Express each line of the entries below as a string in a single JSON list, with one string per line and blank lines omitted.

── Material provided ──

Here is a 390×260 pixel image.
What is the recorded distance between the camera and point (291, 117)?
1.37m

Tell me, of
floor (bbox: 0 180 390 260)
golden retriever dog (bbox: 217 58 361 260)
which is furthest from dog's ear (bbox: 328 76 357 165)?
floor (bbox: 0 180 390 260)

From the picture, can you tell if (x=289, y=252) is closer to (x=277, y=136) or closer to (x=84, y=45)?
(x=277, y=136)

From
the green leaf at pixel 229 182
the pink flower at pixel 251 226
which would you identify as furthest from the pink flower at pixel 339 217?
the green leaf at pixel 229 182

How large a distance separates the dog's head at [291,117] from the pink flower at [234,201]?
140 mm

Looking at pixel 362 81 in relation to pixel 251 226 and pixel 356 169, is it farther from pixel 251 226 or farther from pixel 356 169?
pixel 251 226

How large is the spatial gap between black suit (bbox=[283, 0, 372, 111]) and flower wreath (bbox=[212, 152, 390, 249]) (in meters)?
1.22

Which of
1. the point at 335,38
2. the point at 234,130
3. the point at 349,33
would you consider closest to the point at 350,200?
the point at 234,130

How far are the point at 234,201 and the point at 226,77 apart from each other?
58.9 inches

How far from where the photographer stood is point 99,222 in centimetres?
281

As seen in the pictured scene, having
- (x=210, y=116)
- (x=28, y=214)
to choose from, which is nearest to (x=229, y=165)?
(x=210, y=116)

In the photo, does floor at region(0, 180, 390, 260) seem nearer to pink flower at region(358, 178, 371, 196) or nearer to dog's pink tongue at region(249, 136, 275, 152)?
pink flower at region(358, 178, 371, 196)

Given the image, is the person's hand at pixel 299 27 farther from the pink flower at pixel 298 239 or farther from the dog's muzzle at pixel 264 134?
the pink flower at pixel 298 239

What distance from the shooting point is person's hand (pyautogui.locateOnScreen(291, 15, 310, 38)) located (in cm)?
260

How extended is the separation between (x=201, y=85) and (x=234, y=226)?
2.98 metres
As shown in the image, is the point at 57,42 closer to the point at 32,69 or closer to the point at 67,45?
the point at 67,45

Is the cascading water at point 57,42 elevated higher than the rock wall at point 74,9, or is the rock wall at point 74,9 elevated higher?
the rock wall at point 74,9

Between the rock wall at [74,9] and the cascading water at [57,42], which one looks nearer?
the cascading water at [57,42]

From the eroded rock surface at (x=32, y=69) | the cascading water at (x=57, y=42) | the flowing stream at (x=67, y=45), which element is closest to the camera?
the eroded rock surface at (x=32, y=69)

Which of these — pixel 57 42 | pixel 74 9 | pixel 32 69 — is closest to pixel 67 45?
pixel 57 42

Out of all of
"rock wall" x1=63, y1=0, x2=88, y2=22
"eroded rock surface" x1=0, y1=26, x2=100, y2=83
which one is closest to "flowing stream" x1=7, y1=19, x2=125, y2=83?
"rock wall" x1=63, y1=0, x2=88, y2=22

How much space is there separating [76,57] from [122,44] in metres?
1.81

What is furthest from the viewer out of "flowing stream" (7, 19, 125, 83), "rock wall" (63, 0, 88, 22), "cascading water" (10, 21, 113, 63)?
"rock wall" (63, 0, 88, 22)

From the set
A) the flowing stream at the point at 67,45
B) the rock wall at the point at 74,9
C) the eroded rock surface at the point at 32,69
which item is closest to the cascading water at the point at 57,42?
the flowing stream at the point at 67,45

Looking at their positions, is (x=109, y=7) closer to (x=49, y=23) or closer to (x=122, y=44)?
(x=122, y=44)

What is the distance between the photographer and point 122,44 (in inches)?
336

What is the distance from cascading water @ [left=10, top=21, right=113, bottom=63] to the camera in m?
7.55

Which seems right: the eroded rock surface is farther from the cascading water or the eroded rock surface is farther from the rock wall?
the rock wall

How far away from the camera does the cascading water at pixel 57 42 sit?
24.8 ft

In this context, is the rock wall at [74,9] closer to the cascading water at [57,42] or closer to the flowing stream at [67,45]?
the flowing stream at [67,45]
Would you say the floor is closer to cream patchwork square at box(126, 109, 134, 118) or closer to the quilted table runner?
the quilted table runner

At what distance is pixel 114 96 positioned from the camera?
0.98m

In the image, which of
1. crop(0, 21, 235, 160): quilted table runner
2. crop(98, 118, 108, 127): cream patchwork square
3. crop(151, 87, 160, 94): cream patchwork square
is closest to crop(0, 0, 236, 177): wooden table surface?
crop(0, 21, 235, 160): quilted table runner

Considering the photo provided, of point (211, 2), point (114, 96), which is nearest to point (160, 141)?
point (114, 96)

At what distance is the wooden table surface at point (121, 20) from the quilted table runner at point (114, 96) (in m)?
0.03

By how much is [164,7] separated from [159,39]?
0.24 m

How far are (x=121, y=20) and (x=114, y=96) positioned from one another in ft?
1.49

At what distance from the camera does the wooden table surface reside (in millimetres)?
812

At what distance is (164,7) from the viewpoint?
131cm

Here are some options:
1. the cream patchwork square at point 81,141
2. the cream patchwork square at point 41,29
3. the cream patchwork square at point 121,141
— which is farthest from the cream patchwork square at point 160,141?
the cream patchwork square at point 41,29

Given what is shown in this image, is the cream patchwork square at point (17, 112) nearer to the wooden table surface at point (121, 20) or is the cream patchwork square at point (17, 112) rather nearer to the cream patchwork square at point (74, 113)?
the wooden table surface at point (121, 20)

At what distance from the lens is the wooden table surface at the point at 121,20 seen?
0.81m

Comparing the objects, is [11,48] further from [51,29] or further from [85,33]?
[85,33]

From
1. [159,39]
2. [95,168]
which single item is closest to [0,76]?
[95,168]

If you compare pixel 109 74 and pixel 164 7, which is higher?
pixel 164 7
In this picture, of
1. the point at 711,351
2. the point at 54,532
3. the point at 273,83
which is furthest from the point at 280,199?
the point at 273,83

───

Solution -
[
  "Here is a 390×260 pixel image.",
  "What is the recorded distance between the camera and point (291, 117)?",
  "1.37m",
  "Tell me, of",
  "floor (bbox: 0 180 390 260)",
  "golden retriever dog (bbox: 217 58 361 260)",
  "which is furthest from dog's ear (bbox: 328 76 357 165)?",
  "floor (bbox: 0 180 390 260)",
  "From the picture, can you tell if (x=289, y=252) is closer to (x=277, y=136) or closer to (x=84, y=45)?",
  "(x=277, y=136)",
  "From",
  "the green leaf at pixel 229 182",
  "the pink flower at pixel 251 226",
  "which would you identify as furthest from the pink flower at pixel 339 217?",
  "the green leaf at pixel 229 182",
  "How large a distance separates the dog's head at [291,117] from the pink flower at [234,201]?",
  "140 mm",
  "Looking at pixel 362 81 in relation to pixel 251 226 and pixel 356 169, is it farther from pixel 251 226 or farther from pixel 356 169?",
  "pixel 251 226",
  "How large is the spatial gap between black suit (bbox=[283, 0, 372, 111]) and flower wreath (bbox=[212, 152, 390, 249]) (in meters)?",
  "1.22",
  "Which of",
  "1. the point at 335,38",
  "2. the point at 234,130",
  "3. the point at 349,33",
  "would you consider closest to the point at 350,200?",
  "the point at 234,130",
  "How far are the point at 234,201 and the point at 226,77 apart from each other?",
  "58.9 inches",
  "How far from where the photographer stood is point 99,222 in centimetres?",
  "281",
  "As seen in the pictured scene, having",
  "- (x=210, y=116)",
  "- (x=28, y=214)",
  "to choose from, which is nearest to (x=229, y=165)?",
  "(x=210, y=116)",
  "In the photo, does floor at region(0, 180, 390, 260) seem nearer to pink flower at region(358, 178, 371, 196) or nearer to dog's pink tongue at region(249, 136, 275, 152)?",
  "pink flower at region(358, 178, 371, 196)",
  "Given the image, is the person's hand at pixel 299 27 farther from the pink flower at pixel 298 239 or farther from the dog's muzzle at pixel 264 134?",
  "the pink flower at pixel 298 239",
  "What distance from the shooting point is person's hand (pyautogui.locateOnScreen(291, 15, 310, 38)) located (in cm)?",
  "260",
  "How extended is the separation between (x=201, y=85) and (x=234, y=226)?",
  "2.98 metres",
  "As shown in the image, is the point at 57,42 closer to the point at 32,69 or closer to the point at 67,45?",
  "the point at 67,45",
  "Is the cascading water at point 57,42 elevated higher than the rock wall at point 74,9, or is the rock wall at point 74,9 elevated higher?",
  "the rock wall at point 74,9",
  "Between the rock wall at [74,9] and the cascading water at [57,42], which one looks nearer?",
  "the cascading water at [57,42]",
  "From the eroded rock surface at (x=32, y=69) | the cascading water at (x=57, y=42) | the flowing stream at (x=67, y=45), which element is closest to the camera?",
  "the eroded rock surface at (x=32, y=69)",
  "Which of these — pixel 57 42 | pixel 74 9 | pixel 32 69 — is closest to pixel 67 45?",
  "pixel 57 42",
  "Out of all of",
  "\"rock wall\" x1=63, y1=0, x2=88, y2=22",
  "\"eroded rock surface\" x1=0, y1=26, x2=100, y2=83",
  "which one is closest to \"flowing stream\" x1=7, y1=19, x2=125, y2=83?",
  "\"rock wall\" x1=63, y1=0, x2=88, y2=22",
  "How much space is there separating [76,57] from [122,44] in metres?",
  "1.81",
  "What is furthest from the viewer out of \"flowing stream\" (7, 19, 125, 83), \"rock wall\" (63, 0, 88, 22), \"cascading water\" (10, 21, 113, 63)?",
  "\"rock wall\" (63, 0, 88, 22)",
  "From the set",
  "A) the flowing stream at the point at 67,45",
  "B) the rock wall at the point at 74,9",
  "C) the eroded rock surface at the point at 32,69",
  "which item is closest to the cascading water at the point at 57,42?",
  "the flowing stream at the point at 67,45",
  "Looking at their positions, is (x=109, y=7) closer to (x=49, y=23) or closer to (x=122, y=44)?",
  "(x=122, y=44)",
  "What is the distance between the photographer and point 122,44 (in inches)?",
  "336",
  "What is the distance from cascading water @ [left=10, top=21, right=113, bottom=63] to the camera in m?",
  "7.55",
  "Which seems right: the eroded rock surface is farther from the cascading water or the eroded rock surface is farther from the rock wall?",
  "the rock wall",
  "How far away from the camera does the cascading water at pixel 57 42 sit?",
  "24.8 ft",
  "In this context, is the rock wall at [74,9] closer to the cascading water at [57,42] or closer to the flowing stream at [67,45]?",
  "the flowing stream at [67,45]",
  "Would you say the floor is closer to cream patchwork square at box(126, 109, 134, 118) or closer to the quilted table runner?",
  "the quilted table runner",
  "At what distance is pixel 114 96 positioned from the camera?",
  "0.98m",
  "In the image, which of",
  "1. crop(0, 21, 235, 160): quilted table runner",
  "2. crop(98, 118, 108, 127): cream patchwork square",
  "3. crop(151, 87, 160, 94): cream patchwork square",
  "is closest to crop(0, 0, 236, 177): wooden table surface?",
  "crop(0, 21, 235, 160): quilted table runner",
  "Considering the photo provided, of point (211, 2), point (114, 96), which is nearest to point (160, 141)?",
  "point (114, 96)",
  "At what distance is the wooden table surface at point (121, 20) from the quilted table runner at point (114, 96) (in m)?",
  "0.03",
  "By how much is [164,7] separated from [159,39]?",
  "0.24 m",
  "How far are (x=121, y=20) and (x=114, y=96) positioned from one another in ft?",
  "1.49",
  "At what distance from the camera does the wooden table surface reside (in millimetres)?",
  "812",
  "At what distance is (164,7) from the viewpoint?",
  "131cm",
  "Here are some options:",
  "1. the cream patchwork square at point 81,141",
  "2. the cream patchwork square at point 41,29",
  "3. the cream patchwork square at point 121,141",
  "— which is farthest from the cream patchwork square at point 160,141?",
  "the cream patchwork square at point 41,29",
  "Given what is shown in this image, is the cream patchwork square at point (17, 112) nearer to the wooden table surface at point (121, 20) or is the cream patchwork square at point (17, 112) rather nearer to the cream patchwork square at point (74, 113)?",
  "the wooden table surface at point (121, 20)",
  "At what distance from the lens is the wooden table surface at the point at 121,20 seen?",
  "0.81m",
  "Comparing the objects, is [11,48] further from [51,29] or further from [85,33]?",
  "[85,33]",
  "From",
  "1. [159,39]",
  "2. [95,168]",
  "which single item is closest to [0,76]?",
  "[95,168]",
  "If you compare pixel 109 74 and pixel 164 7, which is higher?",
  "pixel 164 7",
  "In this picture, of",
  "1. the point at 711,351",
  "2. the point at 54,532",
  "3. the point at 273,83",
  "which is furthest from the point at 280,199?",
  "the point at 273,83"
]